Based on these reviews (negative and less-negative alike), it seems that Assassin’s Creed boasts handsome production design and slickly-constructed sequences similar to those from Kurzel’s Macbeth, as well as that William Shakespeare play adaptation’s relentlessly po-faced and self-serious tone – for the worse. It also sounds as though Fassbender delivers the type of committed performance here that everyone has come to expect from the actor, regardless of whether he’s appearing in the latest X-Men film or a new offering from 12 Years a Slave director Steve McQueen. The problem, however, is that all of that is (apparently) in the service of a half-baked narrative, mythology and characters.
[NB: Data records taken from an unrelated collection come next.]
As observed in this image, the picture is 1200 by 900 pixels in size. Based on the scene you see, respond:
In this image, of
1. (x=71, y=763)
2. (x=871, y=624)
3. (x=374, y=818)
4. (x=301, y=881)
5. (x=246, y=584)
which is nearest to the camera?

Theses results aren’t necessarily surprising, as the trailers for Assassin’s Creed had (suspiciously) placed far more focus on the film’s spectacle and style over its characters or world-building. Fox even released a trailer dedicated solely to explaining the movie’s plot not too long ago, suggesting that the studio may have recognized that the film’s mythology (which was scripted by several screenwriters over the course of the project’s development) was messy enough to need a promo that offers a straight-forward explanation, for those unfamiliar with the original Assassin’s Creed games.
In other words: based on word of mouth so far, it sounds as though Assassin’s Creed falls into the same boat as Warcraft – a video game adaptation that, like the former, was criticized by many for struggling to translate its source material to the big screen, despite the creative involvement of the original games’ developers behind the scenes. The video game movie “curse”, it seems, is still alive and well.